El silencio que mata al diálogo se impone, pero este silencio es muy especial, porque se impone mediante el ruido. Hay tanto ruido a nuestro alrededor que nos volvemos sordos hasta para lo que decimos nosotros mismos.
Hace tiempo, se podía decir con cierta confianza: la simple presencia del otro basta para iniciar una conversación, de alguna manera al estar nos expresamos. Pero, la indiferencia ante lo que se expresa impide comunicación alguna en tiempos en los que se habla de grandes avances respecto a la posibilidad de comunicar.

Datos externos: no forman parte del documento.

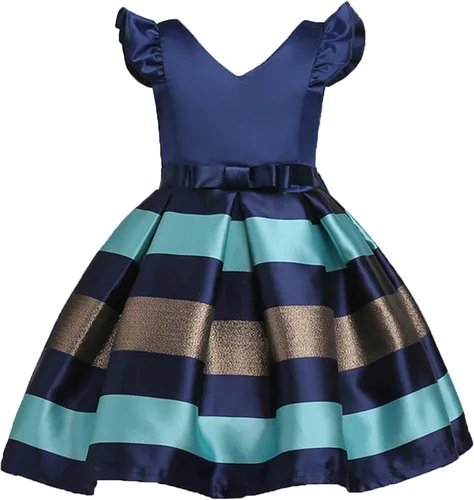 Vista 4 de NSSMWTTC 2-10T - Vestidos de rayas para niñas pequeñas, vestido de fiesta de boda de Navidad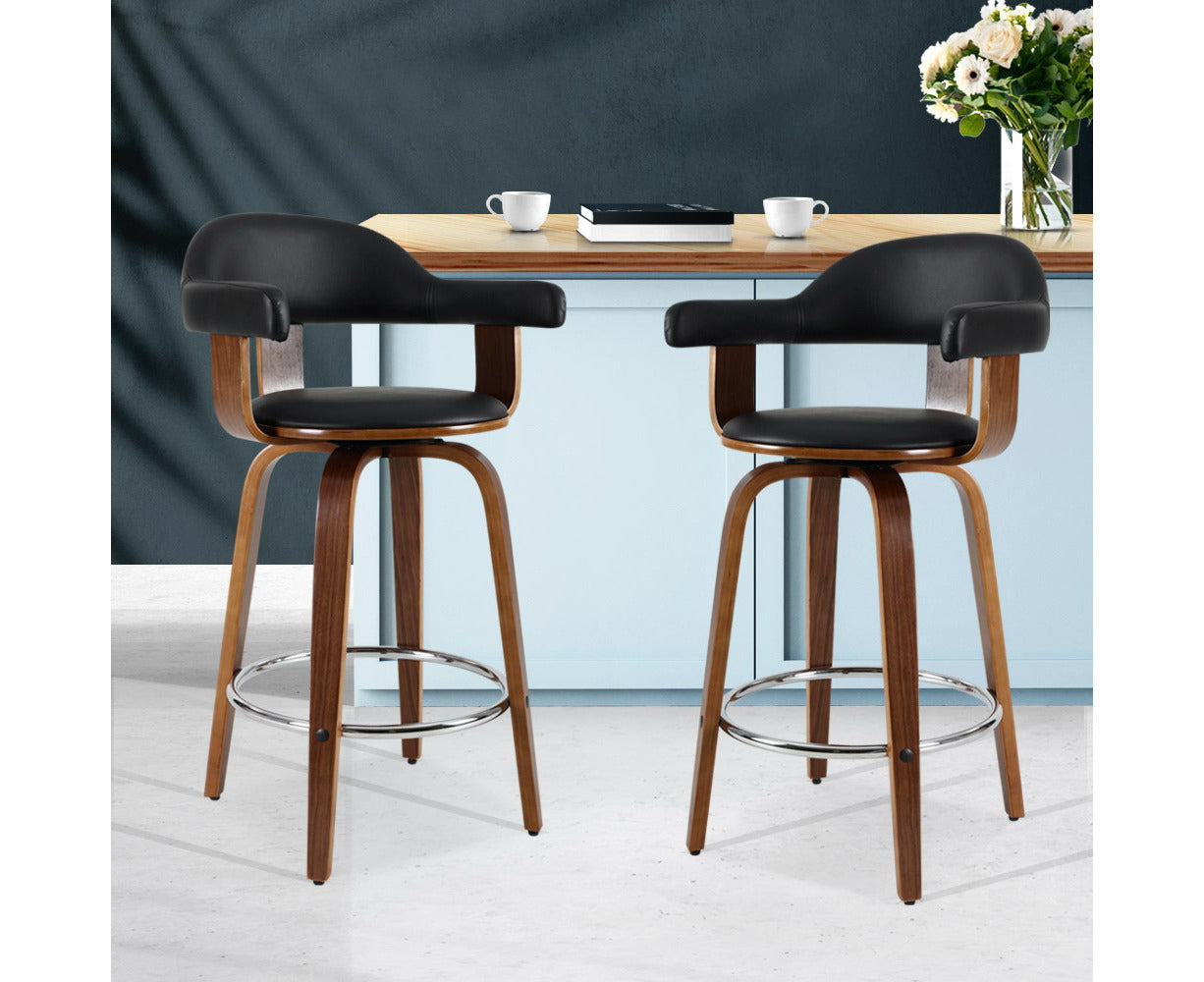 2X Bar Stools Leather Seat Wooden Legs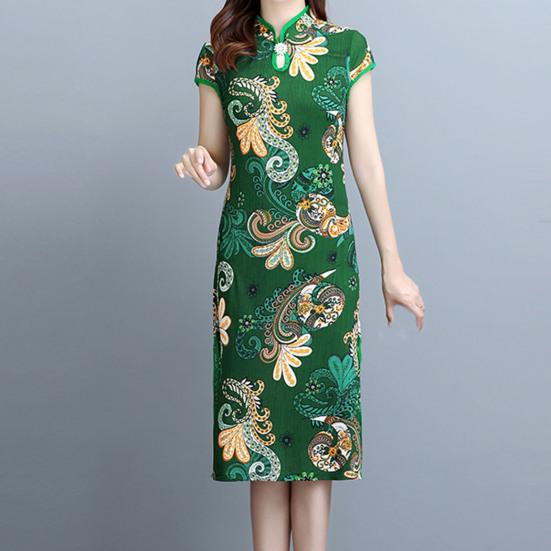 Lady Cheongsam Chinese Style Vintage Stand Collar High Split Summer Qipao for Stage Show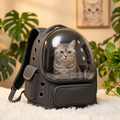 Sac à dos bulle gris pour chat avec fenêtre transparente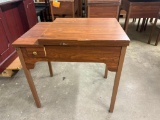 Sewing Machine Cabinet, No Machine, 1 Drawer, Top Opens, Rising Table Inside, 48in Open, 32in Closed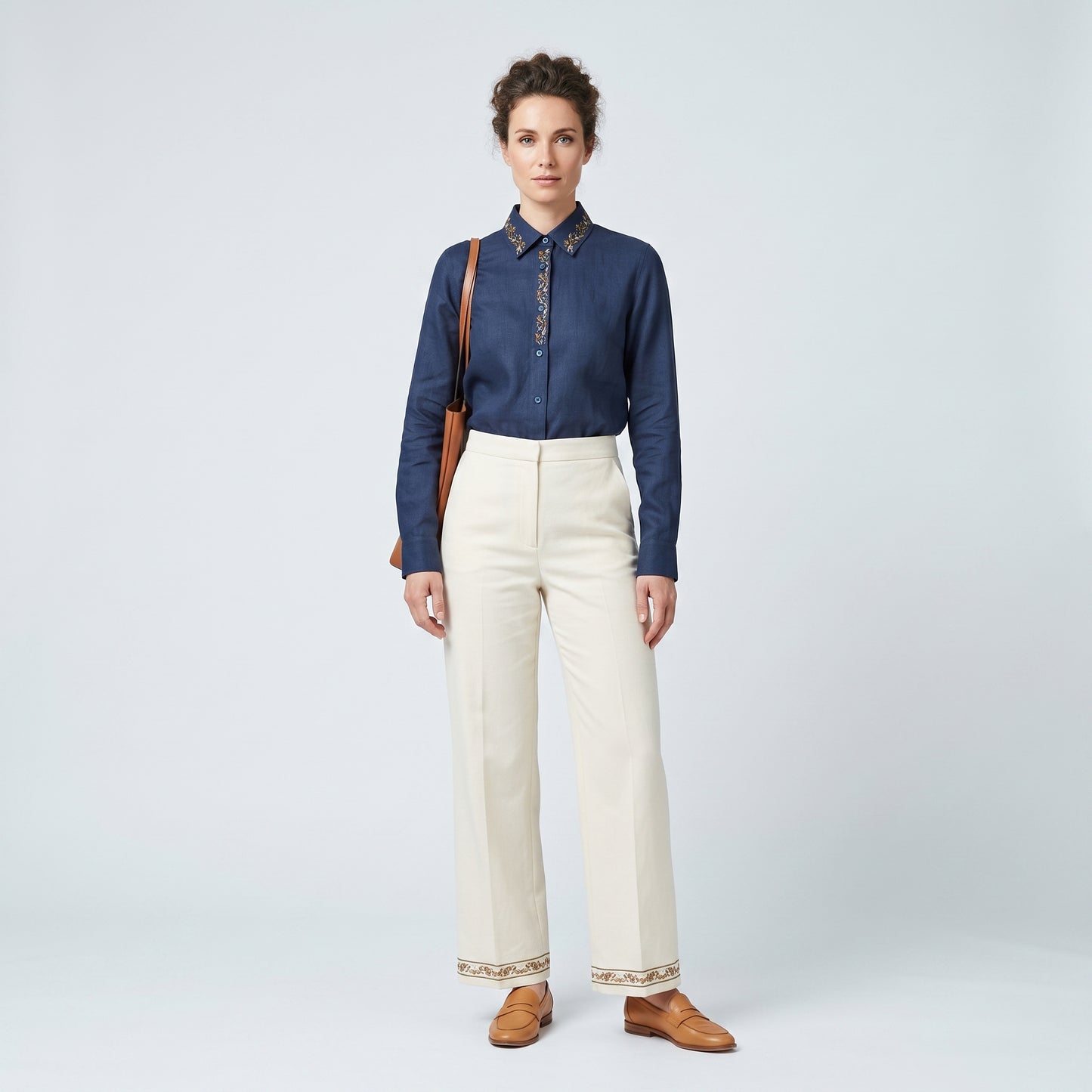 Classic Navy Linen Button-Down Shirt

Cuando se empieza a hablar sobre estas cosas la ironía no se hace esperar, el cinismo tampoco, y las falsas preocupaciones menos. Quienes dicen escuchar no cesan de hablar y de tejer redes con todo lo que dicen, sus dedos siempre están levantados para aprobar o descalificar lo que otros intentan decir; los cínicos hablan y reconocen abiertamente que lo que dicen no tiene valor, como tampoco lo tiene para ellos quien se detiene un momento para escucharlos; y los que se preocupan falsamente se dedican a hablar sobre la incapacidad de los otros para dialogar sin notar sus propias carencias.
En medio de tanto ruido no ha de extrañarnos que el silencio se imponga, que la presencia del otro ya no importe y que las cosas importantes se digan mediante tratados plagados de hablantes y no con diálogos que pecan de sencillos y que permiten al que escucha iniciar una verdadera conversación.